What the task asks>
Copy the lines verbatim, beginning with the line that contains "Moving vote fraction: 10%." and continuing through the end of the data, and only those lines.

(Collected data entries)
##############################

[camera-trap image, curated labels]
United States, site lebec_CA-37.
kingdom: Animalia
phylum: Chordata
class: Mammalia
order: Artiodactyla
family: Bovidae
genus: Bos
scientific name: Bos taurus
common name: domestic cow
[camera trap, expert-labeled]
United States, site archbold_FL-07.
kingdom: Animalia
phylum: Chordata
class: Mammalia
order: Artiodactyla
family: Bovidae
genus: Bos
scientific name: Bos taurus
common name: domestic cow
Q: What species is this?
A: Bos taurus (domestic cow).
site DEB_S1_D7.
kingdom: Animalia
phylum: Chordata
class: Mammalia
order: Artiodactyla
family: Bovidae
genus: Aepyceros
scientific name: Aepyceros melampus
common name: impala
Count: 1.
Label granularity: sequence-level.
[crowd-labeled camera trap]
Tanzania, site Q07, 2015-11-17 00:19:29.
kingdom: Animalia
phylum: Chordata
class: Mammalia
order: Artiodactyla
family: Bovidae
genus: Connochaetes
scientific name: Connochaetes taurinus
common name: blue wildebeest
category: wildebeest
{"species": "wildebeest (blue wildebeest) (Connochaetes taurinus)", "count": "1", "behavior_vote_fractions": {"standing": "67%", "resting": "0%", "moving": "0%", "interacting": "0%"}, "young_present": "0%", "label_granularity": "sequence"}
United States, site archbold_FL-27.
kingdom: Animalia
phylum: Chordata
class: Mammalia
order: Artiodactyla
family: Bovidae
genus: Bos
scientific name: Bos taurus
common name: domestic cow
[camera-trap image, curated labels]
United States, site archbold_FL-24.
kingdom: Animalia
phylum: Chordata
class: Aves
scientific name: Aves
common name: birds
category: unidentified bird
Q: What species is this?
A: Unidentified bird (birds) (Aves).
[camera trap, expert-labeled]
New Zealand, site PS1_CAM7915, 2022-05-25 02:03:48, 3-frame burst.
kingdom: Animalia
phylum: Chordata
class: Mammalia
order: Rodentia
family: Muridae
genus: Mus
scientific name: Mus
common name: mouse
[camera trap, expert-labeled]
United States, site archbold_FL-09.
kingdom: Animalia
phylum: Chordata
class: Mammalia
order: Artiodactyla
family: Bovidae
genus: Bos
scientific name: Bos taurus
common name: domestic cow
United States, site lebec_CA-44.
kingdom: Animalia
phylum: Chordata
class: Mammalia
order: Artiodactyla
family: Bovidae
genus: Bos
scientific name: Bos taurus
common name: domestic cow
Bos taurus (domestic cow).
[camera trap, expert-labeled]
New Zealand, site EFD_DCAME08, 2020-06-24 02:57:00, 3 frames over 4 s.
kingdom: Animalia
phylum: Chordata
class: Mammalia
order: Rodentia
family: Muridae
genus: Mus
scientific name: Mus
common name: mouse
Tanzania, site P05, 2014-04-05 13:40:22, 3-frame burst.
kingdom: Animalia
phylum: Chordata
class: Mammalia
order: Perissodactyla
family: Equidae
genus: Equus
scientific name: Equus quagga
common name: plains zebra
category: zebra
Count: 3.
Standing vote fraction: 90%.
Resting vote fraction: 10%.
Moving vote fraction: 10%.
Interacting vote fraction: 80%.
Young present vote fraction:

##############################

Task result>
Moving vote fraction: 10%.
Interacting vote fraction: 80%.
Young present vote fraction:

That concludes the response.